Fragmento —
──────
Revista Mía

Redes Sociales, Enemigas de la Vida en Pareja

Según los datos que el Instituto Nacional de Estadística (INE) acaba de dar a conocer, las redes sociales pueden tener efectos negativos para la vida en pareja. Las nulidades, separaciones y divorcios...

Según los datos que el Instituto Nacional de Estadística (INE) acaba de dar a conocer, las redes sociales pueden tener efectos negativos para la vida en pareja.  Las nulidades, separaciones y divorcios en el Estado español, durante 2012 ascienden a 110.764 (2,4 por cada 1.000 habitantes). La mayor parte de estas rupturas de pareja (104.262, un 94,1% del total) son divorcios, que han aumentado un 0,6% respecto al año anterior.
Los datos del INE muestran, un año más, cómo la crisis explica la reducción del número de divorcios ante el alto coste económico que supone separarse. Así, en los años previos a la crisis el porcentaje de divorcios superó el 3% mientras que desde 2009 se sitúa entre el 2,3% y el 2,4%. «Las estadísticas parecen indicar que la situación económica en España ha frenado la tendencia al alza que habían tenido los divorcios y que, significativamente, llegó a su máximo histórico en 2006, antes de la crisis. A partir de entonces la cantidad fue deshinchándose ligeramente. Como acostumbra a decirse, la hipoteca y los hijos son dos cimientos sociales más fuertes que el amor. Y es que la pareja, como el divorcio, es una cuestión de principios y valores, pero también de constreñimientos y circunstancias», explica Francesc Núñez, director del programa de Humanidades de los Estudios de Artes y Humanidades de la Universitat Oberta de Catalunya­ (UOC).
Ante estos datos, sin embargo, Núñez indica que, si bien la economía frena el número de divorcios, la tecnología, en concreto redes sociales (Facebook, Twitter, WhatsApp, etc) y la comunicación electrónica en general, pueden estar detrás de las relaciones de pareja que sí han llegado a su fin. «Todos estos nuevos sistemas de comunicación han facilitado y amplificado las relaciones sociales, lo que puede tener efectos en la vida en pareja», advierte este experto.
──────
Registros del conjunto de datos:
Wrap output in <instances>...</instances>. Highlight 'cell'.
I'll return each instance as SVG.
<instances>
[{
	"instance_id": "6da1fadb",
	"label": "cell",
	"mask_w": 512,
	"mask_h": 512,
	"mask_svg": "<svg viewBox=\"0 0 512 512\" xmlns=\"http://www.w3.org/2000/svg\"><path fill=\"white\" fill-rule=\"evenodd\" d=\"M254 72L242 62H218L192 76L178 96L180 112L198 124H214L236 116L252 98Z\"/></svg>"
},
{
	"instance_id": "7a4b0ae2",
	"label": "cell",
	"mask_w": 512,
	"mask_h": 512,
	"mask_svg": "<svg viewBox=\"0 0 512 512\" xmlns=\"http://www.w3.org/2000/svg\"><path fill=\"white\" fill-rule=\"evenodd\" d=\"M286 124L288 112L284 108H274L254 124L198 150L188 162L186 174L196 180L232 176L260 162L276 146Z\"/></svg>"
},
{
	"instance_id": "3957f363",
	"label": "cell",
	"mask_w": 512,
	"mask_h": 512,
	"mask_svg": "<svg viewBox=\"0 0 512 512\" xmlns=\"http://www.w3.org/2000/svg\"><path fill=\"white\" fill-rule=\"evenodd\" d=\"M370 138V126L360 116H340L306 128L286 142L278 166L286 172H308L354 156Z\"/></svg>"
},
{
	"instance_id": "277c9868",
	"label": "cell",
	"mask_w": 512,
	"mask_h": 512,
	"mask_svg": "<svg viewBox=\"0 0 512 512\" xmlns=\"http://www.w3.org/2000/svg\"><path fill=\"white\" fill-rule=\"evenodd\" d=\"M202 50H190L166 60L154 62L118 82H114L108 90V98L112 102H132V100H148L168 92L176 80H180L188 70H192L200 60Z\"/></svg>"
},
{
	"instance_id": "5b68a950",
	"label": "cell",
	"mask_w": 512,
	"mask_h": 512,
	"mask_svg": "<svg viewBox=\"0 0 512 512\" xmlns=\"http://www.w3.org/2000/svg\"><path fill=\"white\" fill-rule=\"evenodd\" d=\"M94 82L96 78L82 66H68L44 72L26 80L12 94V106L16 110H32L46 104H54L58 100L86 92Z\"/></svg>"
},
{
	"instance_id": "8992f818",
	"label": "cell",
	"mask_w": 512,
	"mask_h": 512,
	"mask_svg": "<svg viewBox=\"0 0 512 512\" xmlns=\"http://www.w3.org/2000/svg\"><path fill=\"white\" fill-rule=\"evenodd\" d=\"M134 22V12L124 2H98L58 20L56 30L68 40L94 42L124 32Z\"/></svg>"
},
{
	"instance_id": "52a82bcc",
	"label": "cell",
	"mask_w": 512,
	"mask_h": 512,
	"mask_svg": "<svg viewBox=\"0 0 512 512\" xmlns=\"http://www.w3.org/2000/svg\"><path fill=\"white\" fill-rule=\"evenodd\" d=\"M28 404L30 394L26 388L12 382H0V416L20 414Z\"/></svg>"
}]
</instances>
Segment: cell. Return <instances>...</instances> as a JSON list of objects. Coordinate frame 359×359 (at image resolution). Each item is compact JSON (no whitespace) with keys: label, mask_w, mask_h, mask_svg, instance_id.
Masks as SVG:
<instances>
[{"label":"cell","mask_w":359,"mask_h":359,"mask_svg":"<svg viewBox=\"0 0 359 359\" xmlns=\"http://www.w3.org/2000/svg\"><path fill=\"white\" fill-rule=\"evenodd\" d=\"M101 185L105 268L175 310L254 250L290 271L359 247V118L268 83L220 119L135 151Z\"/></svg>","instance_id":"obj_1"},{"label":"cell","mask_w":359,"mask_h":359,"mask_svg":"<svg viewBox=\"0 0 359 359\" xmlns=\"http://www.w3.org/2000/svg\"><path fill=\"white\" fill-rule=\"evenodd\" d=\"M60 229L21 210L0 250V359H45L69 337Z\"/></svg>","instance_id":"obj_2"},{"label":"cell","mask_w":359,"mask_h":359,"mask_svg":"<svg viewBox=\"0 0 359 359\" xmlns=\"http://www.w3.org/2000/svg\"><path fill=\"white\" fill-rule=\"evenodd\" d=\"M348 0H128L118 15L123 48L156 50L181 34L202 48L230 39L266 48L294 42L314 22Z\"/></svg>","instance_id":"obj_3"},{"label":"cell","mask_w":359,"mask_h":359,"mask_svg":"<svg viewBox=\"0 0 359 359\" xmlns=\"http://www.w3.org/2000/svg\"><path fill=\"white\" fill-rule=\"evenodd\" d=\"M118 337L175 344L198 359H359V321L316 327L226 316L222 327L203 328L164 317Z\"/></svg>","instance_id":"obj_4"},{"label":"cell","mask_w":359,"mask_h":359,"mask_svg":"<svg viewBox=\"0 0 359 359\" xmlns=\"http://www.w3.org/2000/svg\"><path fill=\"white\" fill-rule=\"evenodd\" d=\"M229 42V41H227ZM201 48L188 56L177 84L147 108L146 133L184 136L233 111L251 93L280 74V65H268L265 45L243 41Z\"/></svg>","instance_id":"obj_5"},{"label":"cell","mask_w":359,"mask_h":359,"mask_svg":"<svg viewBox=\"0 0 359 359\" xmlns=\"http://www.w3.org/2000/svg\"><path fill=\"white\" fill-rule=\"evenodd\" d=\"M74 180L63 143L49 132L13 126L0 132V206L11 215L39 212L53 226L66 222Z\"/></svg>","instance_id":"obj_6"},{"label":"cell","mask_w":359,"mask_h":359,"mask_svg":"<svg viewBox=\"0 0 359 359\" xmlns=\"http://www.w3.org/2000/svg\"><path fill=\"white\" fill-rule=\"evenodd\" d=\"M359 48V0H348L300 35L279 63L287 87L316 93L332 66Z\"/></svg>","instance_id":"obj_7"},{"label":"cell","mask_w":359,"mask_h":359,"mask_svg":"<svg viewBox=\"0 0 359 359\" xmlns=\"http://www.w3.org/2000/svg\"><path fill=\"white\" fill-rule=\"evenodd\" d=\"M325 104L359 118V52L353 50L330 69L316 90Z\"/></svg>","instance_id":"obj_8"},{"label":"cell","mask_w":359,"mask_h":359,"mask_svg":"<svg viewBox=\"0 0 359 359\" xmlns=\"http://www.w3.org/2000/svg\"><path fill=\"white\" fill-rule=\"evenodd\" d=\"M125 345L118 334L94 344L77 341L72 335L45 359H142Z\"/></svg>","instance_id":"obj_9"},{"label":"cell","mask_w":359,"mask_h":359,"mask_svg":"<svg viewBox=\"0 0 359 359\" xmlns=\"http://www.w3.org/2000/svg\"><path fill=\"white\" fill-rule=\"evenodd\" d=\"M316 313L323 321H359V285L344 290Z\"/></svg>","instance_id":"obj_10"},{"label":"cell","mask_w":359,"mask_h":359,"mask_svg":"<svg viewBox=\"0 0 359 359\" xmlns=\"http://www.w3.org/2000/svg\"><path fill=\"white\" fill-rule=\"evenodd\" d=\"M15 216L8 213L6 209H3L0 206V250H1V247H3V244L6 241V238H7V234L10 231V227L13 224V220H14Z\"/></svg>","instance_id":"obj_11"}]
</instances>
──────
Requisitos de la tarea —
Responde, por favor, a estas preguntas sobre el artículo de las redes sociales y la vida en pareja:
(a) ¿Cuántas nulidades, separaciones y divorcios hubo en el Estado español durante 2012?
(b) Según Francesc Núñez, ¿en qué año llegaron los divorcios a su máximo histórico?
(c) ¿Qué redes sociales se nombran como ejemplo?

Resultado del ejercicio —
(a) 110.764 (2,4 por cada 1.000 habitantes).
(b) En 2006.
(c) Facebook, Twitter y WhatsApp.